A private equity firm has purchased a majority interest of Sophos, one of the world's largest pure-play security vendors, for $830 million, the companies announced Tuesday.
Sophos founders Jan Hruska and Peter Lammer will retain a minority stake in the company.
The decision to sell the 25-year-old Sophos to Apax Partners now squashes plans for Burlington, Mass.-based firm to launch an initial public offering, as the company had planned to do this year in the United States, according to published reports. Sophos, whose headquarters are in the U.K., also had planned to IPO on the London Stock Exchange in 2007, but decided against it.
Sophos, which has more than 100 million users across 150 countries, is unique in that it caters exclusively to businesses, with a strong lean toward mid-size organizations.
The company has a strong balance sheet. Sophos, best known for its malware protection and encryption offerings, earned more than $260 million in revenue in fiscal year 2010, compared to $213 the prior year.
"Apax's financial backing, combined with Sophos' deep understanding of security and data protection, is great news for our customers, prospects and partners," Sophos CEO Steve Munford said in a statement.
"We identified the security software space as an attractive investment area for us given its rapid growth driven by ever increasing malware threats and high barriers to entry," Salim Nathoo, a partner at Apax Partners, said. "Sophos is a very strong platform and is gaining market share."
Peter Firstbrook, research director at Gartner, where he covers the endpoint security market, said the purchase appears to be a move by Apax to use Sophos as a foundation to amass security technologies.

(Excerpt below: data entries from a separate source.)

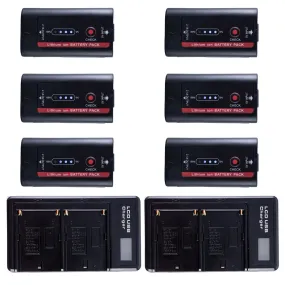 6x NP-F980 7.4V 6600mAh Li-Ion Batteries with 2x NP-F Series Dual-Battery Chargers Kit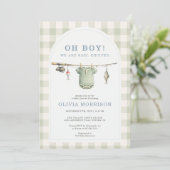 Invitation Fête de Bébé Garçon Pêche Gingham Vert (Debout devant)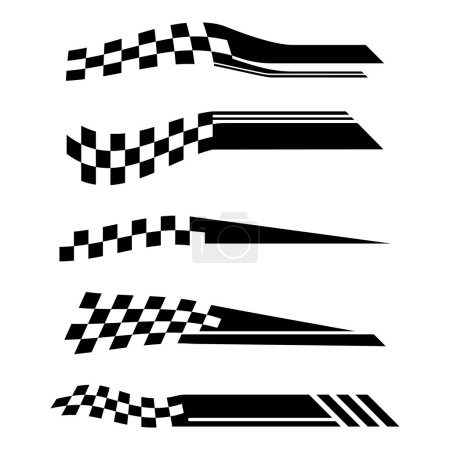 Collection of racing style checkered flag car wrap decals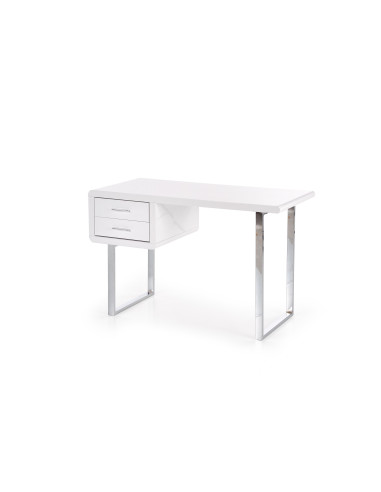 B30 Biurko z Szufladami 120/55/76 cm Biały/Chrom Nowoczesne Miejsce Pracy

Sophos, meanwhile, obtains financial backing and can make strategic decisions without being beholden to shareholders, as would be the case if the company went public.
However, the downside could come in the form of less transparency, Firstbrook said.
"I don't know what their (Apax's) strategy is or whether it aligns to where the market is going," he said.
Regardless, the purchase doesn't "hurt customers at all," Firstbrook added.